Seperti yang telah diurai diatas, game ini beragam, ada yang memberi dampak baik tapi banyak pula memberi dampak buruk. Pengaruhnya jangka panjang dapat terasa pada perkembangan mental dan merambat pada kondisi fisik, sayangnya games yang berbahaya bagi anak lebih banyak, bisa merusak mental anak dan menimbulkan adiksi. Makin kesini, jenis game bertambah banyak dan berkembang, semua unsur creator bisa jadi profesi termasuk pemainnya. Tidak ada salahnya dengan para pembuat games ini, hanya saja, sebagai orang tua hasus bisa menyortir konten games yang akan dimainkan oleh anak dan membatasi waktunya. Sifat anak selalu penasaran dan cepat bosan, jadi jika dia sudah addict, dia akan mencari games yang baru dan bisa jadi mendapatkan games yang mengandung konten tak sesuai. Bahkan, saat ini banyak sekali game yang mengandung kekerasan, saling bunuh bahkan mengandung konten dewasa. Selain itu, beberapa game online bisa menjadi kesempatan mendapatkan uang, karena dibeberapa games jika kita menang akan mendapat hadiah dengan nilai dollar. Jika orang tua membiarkan, tidak dikendalikan dan pengaruhnya menguasai setiap unsur syaraf otak, maka semua orientasi hidup bisa berantakan dan ini berbahaya buat perkembangan mental.

Ini mitos yang sering terjadi dalam pikiran orang tua ketika mereka membiarkan anak main game:

1. Daripada anak mabuk, stress, ga jelas, mending main game aja di rumah.

2. Cuma main game doing ini kok.

3. Di rumah ini, kok, jadi bisa diawasi setiap saat.
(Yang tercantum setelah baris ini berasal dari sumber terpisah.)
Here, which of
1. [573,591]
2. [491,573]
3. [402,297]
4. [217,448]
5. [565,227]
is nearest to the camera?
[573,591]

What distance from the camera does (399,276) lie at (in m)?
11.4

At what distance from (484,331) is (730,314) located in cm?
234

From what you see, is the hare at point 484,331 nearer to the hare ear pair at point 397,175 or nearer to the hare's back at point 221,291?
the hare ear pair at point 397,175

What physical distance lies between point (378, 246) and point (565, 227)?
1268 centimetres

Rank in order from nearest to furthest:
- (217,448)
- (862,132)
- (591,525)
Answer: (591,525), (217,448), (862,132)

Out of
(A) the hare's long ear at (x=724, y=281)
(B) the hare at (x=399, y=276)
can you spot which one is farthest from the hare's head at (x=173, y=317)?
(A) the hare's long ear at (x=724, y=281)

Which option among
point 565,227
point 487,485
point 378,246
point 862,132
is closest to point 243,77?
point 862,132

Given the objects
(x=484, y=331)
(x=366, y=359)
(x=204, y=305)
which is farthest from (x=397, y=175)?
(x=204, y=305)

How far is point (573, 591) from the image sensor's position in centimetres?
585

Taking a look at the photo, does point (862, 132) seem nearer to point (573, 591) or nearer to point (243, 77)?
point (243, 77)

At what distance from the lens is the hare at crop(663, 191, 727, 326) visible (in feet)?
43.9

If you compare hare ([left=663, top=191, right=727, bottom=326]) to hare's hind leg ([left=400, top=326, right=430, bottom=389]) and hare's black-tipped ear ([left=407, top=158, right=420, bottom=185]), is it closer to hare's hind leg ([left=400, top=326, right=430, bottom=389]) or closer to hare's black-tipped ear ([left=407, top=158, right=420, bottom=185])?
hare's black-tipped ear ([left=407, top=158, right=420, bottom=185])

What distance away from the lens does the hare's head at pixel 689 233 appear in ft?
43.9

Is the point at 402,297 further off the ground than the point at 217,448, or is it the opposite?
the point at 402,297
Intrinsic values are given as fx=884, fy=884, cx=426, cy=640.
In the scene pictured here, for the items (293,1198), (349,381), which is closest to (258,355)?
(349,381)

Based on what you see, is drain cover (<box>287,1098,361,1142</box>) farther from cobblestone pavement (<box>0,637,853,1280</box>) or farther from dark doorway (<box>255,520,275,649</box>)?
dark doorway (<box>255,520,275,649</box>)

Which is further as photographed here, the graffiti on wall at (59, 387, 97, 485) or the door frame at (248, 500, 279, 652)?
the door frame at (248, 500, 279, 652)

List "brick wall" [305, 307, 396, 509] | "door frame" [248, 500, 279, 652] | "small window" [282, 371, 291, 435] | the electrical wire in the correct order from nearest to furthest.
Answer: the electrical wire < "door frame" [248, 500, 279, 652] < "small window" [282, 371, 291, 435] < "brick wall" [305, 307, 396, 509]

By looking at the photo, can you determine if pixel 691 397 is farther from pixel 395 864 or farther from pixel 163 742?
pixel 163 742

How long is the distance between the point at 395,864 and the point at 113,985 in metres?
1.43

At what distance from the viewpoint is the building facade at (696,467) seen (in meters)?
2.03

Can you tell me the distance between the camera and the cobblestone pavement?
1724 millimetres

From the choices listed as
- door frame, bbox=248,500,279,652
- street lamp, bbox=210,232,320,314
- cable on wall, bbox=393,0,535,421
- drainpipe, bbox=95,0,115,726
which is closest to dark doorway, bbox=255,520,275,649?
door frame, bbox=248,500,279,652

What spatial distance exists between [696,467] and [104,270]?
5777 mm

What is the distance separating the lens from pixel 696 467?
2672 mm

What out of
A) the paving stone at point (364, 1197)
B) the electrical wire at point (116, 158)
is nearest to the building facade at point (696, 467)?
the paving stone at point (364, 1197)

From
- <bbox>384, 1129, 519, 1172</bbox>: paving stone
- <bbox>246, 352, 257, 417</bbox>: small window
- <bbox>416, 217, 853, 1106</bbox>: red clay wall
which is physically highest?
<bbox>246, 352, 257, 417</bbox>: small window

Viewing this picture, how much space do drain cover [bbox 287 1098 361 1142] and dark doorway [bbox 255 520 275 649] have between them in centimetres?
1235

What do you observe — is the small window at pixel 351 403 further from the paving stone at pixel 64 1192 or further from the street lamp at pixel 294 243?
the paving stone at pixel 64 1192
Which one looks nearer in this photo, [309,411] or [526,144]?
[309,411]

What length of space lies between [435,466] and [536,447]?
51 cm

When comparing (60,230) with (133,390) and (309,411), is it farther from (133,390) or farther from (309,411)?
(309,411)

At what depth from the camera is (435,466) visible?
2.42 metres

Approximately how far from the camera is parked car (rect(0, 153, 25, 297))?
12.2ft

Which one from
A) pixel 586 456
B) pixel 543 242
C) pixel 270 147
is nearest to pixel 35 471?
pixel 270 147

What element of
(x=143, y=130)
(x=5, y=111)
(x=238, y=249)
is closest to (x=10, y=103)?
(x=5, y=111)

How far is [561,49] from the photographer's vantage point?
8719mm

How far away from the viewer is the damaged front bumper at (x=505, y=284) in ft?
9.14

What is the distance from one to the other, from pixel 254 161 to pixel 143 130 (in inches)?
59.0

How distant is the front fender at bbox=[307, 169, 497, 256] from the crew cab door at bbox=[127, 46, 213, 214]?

4. Mana bisa anak lepas dari gadget

5. Benar kan anteng kalau dikasih game.

Alasan ini semua adalah MITOS. Karena, anak bisa bersunyi diri di depan computer/laptopnya dan bisa saja mengakses segala hal dibalik permainan game racingnya. Ketika si anak main game yang seru, tiba-tiba muncul iklan dengan ikon dengan tampilan dewasa dibalik karakter kartunnya. Banyak jebakan yang membuat anak selalu mencari dan dibuat penasaran sehingga masuk pada jarring laba-laba dunia games yang membuatnya tak bisa lepas. Dampaknya, ia tidak bisa membedakan dunia nyata dan ilusi dari game. Bahkan, masalah yang timbul lainnya, dia tidak punya kecakapan etika dan bersosialisasi.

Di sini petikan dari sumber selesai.